Юрий вскочил с кресла, лихорадочно потер ладони. Штуцера с пулей Минье полностью «обнуляли» численное превосходство любого противника. В Торском городище все лето ставили вторую оружейную мануфактуру, запрудив речку – на ней должны были изготавливать нарезные ружья с укороченными стволами. Они так и назывались «штуцера» – по-немецки «укороченные», как он читал в литературе.
– А еще две пробные пушки твоих отлили, застыли обе. Просили, чтобы ты прибыл, как только сможешь – без тебя опробовать не решаются. А вот лафеты для них уже изготовили по глиняному макету, говорили мне, что все вышло надежно и красиво.
– Что они в «единорогах» понимают, умельцы доморощенные, если я их сам только на картинках видел. Ладно, завтра посмотрим, устал я с дороги, после бани, да и вечер уже наступил. Так что с утра и посмотрим на эти пушки. И если они действительно того стоят…
Глава 14
– Молодец, мастер! Еще раза два полным зарядом шарахнуть можно, и госприемка закончена.
Юрий находился в приятно-возбужденном состоянии. Посматривал с нескрываемым удовольствием на короткий, но толстый орудийный ствол на массивной дубовой колоде, установленной в деревянном желобе. И в которой раз хвалил свою память, которая смогла запомнить все те немногие материалы о старинном оружии. Такая вот избирательность – видимо, человек хорошо усваивает то, что ему более всего интересно.
«Единороги» являлись венцом творения графа Шувалова, на гербе которого и был изображен сей мифический зверь, и прекрасно зарекомендовали себя в Семилетней войне. Вот только если бы спросили Юрия кто такой данный граф, когда и с кем была эта война, он бы не ответил даже под пытками, вися на дыбе.

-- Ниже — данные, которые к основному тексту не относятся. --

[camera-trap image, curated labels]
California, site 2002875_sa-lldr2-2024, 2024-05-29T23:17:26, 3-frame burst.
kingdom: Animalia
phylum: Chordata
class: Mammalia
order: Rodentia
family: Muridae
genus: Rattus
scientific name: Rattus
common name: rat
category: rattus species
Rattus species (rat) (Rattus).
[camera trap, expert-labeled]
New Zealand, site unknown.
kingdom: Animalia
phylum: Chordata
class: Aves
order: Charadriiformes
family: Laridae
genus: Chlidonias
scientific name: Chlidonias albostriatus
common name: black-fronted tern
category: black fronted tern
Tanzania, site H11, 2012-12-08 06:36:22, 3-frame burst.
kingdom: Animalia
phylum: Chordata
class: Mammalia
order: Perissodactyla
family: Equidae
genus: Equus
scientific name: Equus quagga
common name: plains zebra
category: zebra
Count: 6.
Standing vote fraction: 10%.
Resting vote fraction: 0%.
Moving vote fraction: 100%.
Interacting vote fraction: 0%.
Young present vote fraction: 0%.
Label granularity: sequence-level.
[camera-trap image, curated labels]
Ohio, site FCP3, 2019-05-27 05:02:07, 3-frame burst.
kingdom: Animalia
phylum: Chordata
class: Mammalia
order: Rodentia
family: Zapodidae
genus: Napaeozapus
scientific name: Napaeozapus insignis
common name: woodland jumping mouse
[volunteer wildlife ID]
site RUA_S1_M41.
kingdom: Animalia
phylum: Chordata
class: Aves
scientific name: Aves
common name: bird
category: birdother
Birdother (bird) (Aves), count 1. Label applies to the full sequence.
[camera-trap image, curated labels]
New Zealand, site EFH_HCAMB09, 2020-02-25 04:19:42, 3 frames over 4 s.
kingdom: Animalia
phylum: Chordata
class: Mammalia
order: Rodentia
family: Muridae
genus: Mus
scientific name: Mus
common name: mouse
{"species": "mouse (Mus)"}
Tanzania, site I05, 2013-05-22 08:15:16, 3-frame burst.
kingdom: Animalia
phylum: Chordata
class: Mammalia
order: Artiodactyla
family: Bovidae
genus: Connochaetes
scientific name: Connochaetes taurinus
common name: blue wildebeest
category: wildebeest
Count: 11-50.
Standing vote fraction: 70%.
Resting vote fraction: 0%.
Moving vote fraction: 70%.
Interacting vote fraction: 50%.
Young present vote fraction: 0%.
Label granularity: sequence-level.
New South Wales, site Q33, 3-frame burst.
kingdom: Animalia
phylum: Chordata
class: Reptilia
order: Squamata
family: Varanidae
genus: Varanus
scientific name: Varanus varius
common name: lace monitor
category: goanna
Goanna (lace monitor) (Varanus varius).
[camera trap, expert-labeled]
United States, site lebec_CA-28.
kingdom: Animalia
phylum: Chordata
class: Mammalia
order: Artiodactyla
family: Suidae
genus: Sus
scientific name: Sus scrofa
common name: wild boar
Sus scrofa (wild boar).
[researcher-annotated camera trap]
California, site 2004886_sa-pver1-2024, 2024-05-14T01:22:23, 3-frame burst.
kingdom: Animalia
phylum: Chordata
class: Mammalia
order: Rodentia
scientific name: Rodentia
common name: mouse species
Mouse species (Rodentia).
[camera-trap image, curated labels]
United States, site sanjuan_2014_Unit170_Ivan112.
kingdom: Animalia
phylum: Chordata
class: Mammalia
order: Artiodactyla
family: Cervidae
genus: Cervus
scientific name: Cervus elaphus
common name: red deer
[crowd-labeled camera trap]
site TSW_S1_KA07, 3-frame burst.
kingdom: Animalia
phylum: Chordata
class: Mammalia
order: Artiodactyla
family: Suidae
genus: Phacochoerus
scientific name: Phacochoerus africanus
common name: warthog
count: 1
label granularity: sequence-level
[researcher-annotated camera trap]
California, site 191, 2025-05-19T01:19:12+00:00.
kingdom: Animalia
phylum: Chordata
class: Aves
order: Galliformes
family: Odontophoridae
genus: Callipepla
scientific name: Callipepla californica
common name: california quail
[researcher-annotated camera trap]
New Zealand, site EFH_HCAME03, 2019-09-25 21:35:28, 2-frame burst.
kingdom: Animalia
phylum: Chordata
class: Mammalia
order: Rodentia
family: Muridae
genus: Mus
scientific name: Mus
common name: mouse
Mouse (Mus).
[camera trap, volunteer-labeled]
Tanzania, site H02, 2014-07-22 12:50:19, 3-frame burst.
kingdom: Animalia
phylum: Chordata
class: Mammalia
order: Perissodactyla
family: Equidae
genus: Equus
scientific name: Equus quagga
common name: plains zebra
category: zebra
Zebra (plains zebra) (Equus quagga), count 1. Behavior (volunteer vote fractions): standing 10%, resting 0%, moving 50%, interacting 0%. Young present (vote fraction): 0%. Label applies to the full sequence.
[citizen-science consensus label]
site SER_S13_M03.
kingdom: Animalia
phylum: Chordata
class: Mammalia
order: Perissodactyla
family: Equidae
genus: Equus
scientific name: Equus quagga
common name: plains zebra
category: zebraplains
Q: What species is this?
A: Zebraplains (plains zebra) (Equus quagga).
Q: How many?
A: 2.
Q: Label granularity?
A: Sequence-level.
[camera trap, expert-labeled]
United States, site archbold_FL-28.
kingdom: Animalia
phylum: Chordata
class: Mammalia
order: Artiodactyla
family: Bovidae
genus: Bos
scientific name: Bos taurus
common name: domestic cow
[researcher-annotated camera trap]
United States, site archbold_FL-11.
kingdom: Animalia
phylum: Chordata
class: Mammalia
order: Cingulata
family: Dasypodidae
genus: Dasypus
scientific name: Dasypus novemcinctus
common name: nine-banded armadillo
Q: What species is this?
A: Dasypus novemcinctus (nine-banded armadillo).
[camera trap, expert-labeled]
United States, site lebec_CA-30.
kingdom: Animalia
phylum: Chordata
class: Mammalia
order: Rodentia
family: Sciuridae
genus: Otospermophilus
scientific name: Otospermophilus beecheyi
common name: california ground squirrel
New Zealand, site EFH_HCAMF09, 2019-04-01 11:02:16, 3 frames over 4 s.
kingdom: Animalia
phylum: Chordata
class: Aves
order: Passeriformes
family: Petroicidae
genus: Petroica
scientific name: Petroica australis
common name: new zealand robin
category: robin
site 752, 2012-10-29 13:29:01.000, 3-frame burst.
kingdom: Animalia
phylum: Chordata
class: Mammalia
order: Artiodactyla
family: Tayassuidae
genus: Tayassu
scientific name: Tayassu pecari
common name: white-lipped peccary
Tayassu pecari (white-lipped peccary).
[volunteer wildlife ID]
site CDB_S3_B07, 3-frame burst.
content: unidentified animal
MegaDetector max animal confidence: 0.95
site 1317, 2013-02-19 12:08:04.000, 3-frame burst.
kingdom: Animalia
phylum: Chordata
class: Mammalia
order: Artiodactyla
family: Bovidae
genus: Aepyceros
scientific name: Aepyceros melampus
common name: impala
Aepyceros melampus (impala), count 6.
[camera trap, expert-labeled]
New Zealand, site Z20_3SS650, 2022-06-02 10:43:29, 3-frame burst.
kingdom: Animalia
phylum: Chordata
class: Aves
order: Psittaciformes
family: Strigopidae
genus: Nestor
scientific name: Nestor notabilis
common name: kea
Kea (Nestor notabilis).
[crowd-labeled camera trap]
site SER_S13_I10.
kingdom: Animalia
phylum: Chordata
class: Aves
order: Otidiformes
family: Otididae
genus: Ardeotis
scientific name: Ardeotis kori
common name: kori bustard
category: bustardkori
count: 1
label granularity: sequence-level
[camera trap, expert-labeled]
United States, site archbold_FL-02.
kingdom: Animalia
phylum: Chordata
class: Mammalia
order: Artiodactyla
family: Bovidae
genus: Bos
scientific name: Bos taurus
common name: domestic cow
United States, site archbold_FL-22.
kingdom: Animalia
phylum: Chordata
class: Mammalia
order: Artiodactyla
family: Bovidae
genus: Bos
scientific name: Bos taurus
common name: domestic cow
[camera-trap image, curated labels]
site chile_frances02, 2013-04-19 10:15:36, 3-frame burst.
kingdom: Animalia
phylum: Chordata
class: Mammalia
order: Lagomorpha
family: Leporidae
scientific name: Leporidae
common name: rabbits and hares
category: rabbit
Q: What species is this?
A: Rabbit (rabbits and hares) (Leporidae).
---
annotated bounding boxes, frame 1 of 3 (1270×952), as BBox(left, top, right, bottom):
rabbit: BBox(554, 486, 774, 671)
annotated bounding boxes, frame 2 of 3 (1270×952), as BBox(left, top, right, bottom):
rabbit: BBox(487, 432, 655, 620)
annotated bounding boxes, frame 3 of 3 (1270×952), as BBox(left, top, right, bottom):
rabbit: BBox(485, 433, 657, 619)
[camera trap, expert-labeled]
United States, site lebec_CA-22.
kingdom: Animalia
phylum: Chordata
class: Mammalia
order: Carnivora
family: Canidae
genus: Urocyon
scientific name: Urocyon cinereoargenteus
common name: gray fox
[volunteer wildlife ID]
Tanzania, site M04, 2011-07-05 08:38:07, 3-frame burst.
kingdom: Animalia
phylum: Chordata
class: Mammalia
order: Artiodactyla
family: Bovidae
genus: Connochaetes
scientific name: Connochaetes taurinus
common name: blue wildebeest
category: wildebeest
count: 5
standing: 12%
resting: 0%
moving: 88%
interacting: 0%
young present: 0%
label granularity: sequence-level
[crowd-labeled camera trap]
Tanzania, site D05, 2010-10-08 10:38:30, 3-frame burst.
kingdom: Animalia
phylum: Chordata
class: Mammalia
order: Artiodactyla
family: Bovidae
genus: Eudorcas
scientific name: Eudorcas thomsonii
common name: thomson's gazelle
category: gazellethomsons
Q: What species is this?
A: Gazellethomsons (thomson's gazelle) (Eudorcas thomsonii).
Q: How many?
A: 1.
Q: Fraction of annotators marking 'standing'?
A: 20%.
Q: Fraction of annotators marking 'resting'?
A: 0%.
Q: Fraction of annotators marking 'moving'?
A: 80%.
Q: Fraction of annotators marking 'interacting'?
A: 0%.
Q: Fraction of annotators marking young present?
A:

Но само изобретение русских оружейников видел в музее, даже ухитрился сунуть в дуло кулак, изучить все, что хотелось бы на реальном экспонате. И внимательно рассмотреть чертежи оружия, машинально запомнив данные. Но спроси его кто-нибудь о старинных орудиях, кроме стоявшей рядом со злополучным единорогом «шестифунтовой полевой пушки образца 1805 года» – Галицкий ничего бы и не рассказал толком, блеял бы растерянно, пожимая растерянно плечами.